Süddeutsche Zeitung - Rezension
Süddeutsche Zeitung | Besprechung von 07.08.2015

Eine Liebkosung vor allen Gedanken
Angela Krauß’ Gedichte tasten sich an die frühe Kindheit heran und das Rätsel des eigenen Lebens
Je älter man wird, desto mehr wundert man sich über das große Rätsel des eigenen Lebens: dass man offenbar trotz allem immer noch derselbe Mensch ist wie vor vielen Jahrzehnten. Alles um einen herum hat sich gewandelt, es leben andere Zeitgenossen, und auch man selbst ist längst der Kindheit entwachsen. Alles hat sich geändert außer der Form des Ich, die auch das Fremdeste noch aufbewahrt, den ersten Schnee des Winters, gesehen vom Wohnzimmer der Großeltern, die große Freude, wenn man zum fünften Geburtstag einen Malkasten geschenkt bekam. Der Schnee ist seither vierzigmal geschmolzen, und mit dem Malkasten wüsste man, wenn er in einem Winkel wieder auftauchte, nichts anzufangen. Aber man fühlt ihn noch.
  „Ich bin ein Kind“, schreibt Angela Krauß zu Beginn ihres Gedichtbands „Eine Wiege“, „aber nicht dieses. / Ich bin das andere, / das mich bewohnt.“ Der Leser ist zunächst verwirrt, weil er nicht weiß, wohin das Pronomen „dieses“ zielt. Doch dann blättert er um und sieht ein kleines Schwarzweißfoto. Es zeigt ein Mädchen, vielleicht drei Jahre alt, mit rundem Gesicht und rundem blonden Haarschnitt, das mit seinem Tretroller am Rand einer kopfsteingepflasterten Straße steht. Es sieht in Richtung des Betrachters, sein Ausdruck lässt sich nur schwer bestimmen; doch erscheint er offen und erwartungsvoll. Über die Entstehungszeit des Bildes kann man nichts Genaues sagen; die Schatten, das Pflaster, sogar den Roller gibt es so noch heute. Es ist ein typisches Familienfoto aus den Zeiten, als die Filme noch in Dosen kamen und die Bilder erst auf Papier und dann ins Album wanderten; als man sich, mit einem Wort, noch zusammennahm, wenn man knipste, da man wusste: 36 Stück hat man, dann ist Schluss.

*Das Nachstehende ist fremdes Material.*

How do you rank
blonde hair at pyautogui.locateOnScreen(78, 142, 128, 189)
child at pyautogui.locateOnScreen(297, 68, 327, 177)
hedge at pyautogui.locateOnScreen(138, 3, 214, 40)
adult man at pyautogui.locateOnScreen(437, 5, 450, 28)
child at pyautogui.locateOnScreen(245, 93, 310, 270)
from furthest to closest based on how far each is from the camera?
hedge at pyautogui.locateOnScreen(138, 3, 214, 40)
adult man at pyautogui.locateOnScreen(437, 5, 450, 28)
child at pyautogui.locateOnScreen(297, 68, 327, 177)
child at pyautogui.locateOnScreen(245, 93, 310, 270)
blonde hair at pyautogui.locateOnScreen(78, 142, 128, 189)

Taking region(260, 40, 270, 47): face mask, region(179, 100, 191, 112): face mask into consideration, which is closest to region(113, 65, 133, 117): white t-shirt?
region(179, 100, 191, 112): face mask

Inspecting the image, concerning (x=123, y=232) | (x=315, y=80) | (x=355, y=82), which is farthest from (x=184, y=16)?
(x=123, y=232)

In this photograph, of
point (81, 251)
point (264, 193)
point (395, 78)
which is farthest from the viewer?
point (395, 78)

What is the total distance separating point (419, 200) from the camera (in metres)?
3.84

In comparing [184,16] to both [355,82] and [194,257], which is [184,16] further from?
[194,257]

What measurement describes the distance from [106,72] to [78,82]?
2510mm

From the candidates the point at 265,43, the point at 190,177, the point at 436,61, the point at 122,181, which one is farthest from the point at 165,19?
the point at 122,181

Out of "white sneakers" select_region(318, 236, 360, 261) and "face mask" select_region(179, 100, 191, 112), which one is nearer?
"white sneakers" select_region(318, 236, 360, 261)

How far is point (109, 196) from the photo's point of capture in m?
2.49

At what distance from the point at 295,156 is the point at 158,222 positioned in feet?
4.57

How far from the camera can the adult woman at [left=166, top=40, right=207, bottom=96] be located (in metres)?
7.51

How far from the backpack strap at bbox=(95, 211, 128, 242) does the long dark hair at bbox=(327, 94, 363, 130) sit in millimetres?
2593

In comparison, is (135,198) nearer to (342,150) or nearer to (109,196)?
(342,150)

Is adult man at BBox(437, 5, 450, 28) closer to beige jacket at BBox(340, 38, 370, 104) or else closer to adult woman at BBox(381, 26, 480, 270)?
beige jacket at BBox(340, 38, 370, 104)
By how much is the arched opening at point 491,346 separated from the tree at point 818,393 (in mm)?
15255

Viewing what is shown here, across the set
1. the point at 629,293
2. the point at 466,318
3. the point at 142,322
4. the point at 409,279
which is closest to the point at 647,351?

  Ein Wagnis ist es, solche frühesten Bilder von sich selbst der Öffentlichkeit darzubieten. Was einem da entgegenblickt, ist so weich, so ungeprägt, so vorpersonal – und dennoch gibt es den ebenso dünnen wie starken Faden der Erinnerung, der sich von damals ins Heute spannt. So schuld- und schutzlos war das Ich einmal: das anzuschauen hält man vor Rührung kaum aus – und jetzt sollen es auch noch die anderen sehen?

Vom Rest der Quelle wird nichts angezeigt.